Glassnode analysts suggest that nearly a billion dollars entering exchanges in a month could indicate that traders are preparing to buy cryptocurrencies, potentially signaling market confidence and a bullish outlook.

Circle attributes January’s growth to the seamless transferability between USDC and U.S. dollars. Since the beginning of 2020, the supply of USDC has surged by over 900%, from just over 500 million to 5.1 billion. In comparison, Tether’s circulating supply increased by about 500% over the same period. However, Tether’s recent capital increases have been more than four times larger than USDC’s growth in the past 13 months.

Tether has faced its share of challenges. In April 2019, New York prosecutors accused Tether of market manipulation and froze related accounts, causing USDT’s price to drop panicially by over 6%. The situation stabilized only after Bitfinex, Tether’s sister company, raised capital through the issuance of its LEO token.

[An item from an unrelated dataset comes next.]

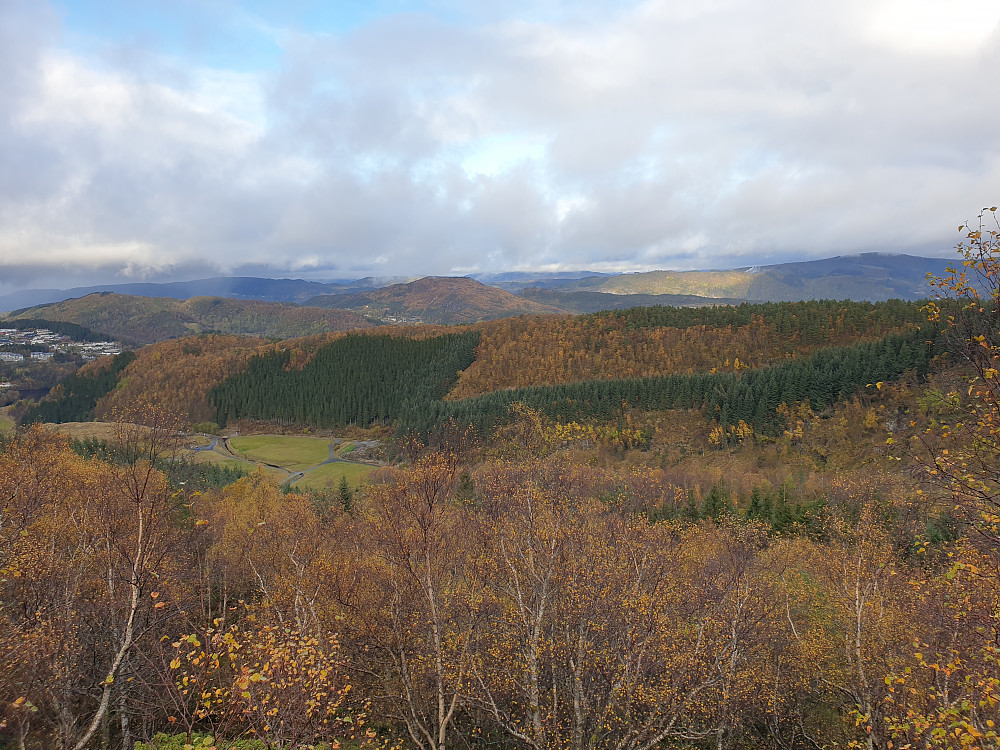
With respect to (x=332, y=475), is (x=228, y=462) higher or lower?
higher

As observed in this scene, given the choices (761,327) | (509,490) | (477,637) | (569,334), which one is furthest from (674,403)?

As a centralized stablecoin, USDT faces inherent risks, including the possibility of operational failure or bankruptcy, since its issuance and storage are controlled by Tether Limited. USDC was designed to address these very concerns by offering greater transparency and regulatory compliance.

According to Debank data, USDT’s share of the stablecoin market has fallen to below 58.47% as of February 2, while USDC has been on an upward trend, now accounting for 22.5% with a circulating supply of nearly $6 billion.

Recent legislative discussions in the U.S. regarding the "Stable Act" could further impact the stablecoin landscape. If passed, the bill would require stablecoin issuers to obtain banking charters, undergo audits by the Federal Reserve, obtain insurance, and potentially hold reserves at the Fed. Such regulations could place additional pressure on Tether while benefiting fully compliant players like Circle.

In the future, USDC is poised to become USDT’s most significant competitor and could potentially overtake it as the leading stablecoin.

Frequently Asked Questions

What is a direct listing?
A direct listing allows a company to go public by listing existing shares directly on a stock exchange without issuing new shares or hiring investment banks as intermediaries. It avoids underwriting fees and lock-up periods, providing immediate liquidity for early investors.

Why did Coinbase choose a direct listing over an IPO?
Coinbase opted for a direct listing to save on banking fees, provide immediate liquidity to shareholders, and avoid the traditional IPO process, which some consider outdated and skewed in favor of institutional investors.

How does USDC differ from USDT?
USDC is issued by Circle, a highly regulated financial company that undergoes regular audits and provides full transparency. USDT, issued by Tether Limited, has faced scrutiny over its reserve audits and centralized control, creating higher perceived risk.

What impact could Coinbase's listing have on the crypto market?
As the first major crypto exchange to go public, Coinbase’s listing lends legitimacy to the entire industry. It could attract institutional investment and encourage other crypto firms to explore public listings.

Is USDC safer than USDT?
Many consider USDC safer due to its regulatory compliance, regular audits, and transparent operations. USDT’s centralized structure and past legal issues contribute to a higher risk profile.

What is the "Stable Act" and how might it affect stablecoins?
The Stable Act is a proposed U.S. law that would require stablecoin issuers to obtain banking licenses and comply with federal banking regulations. If enacted, it could pressure less transparent issuers like Tether while benefiting compliant ones like Circle.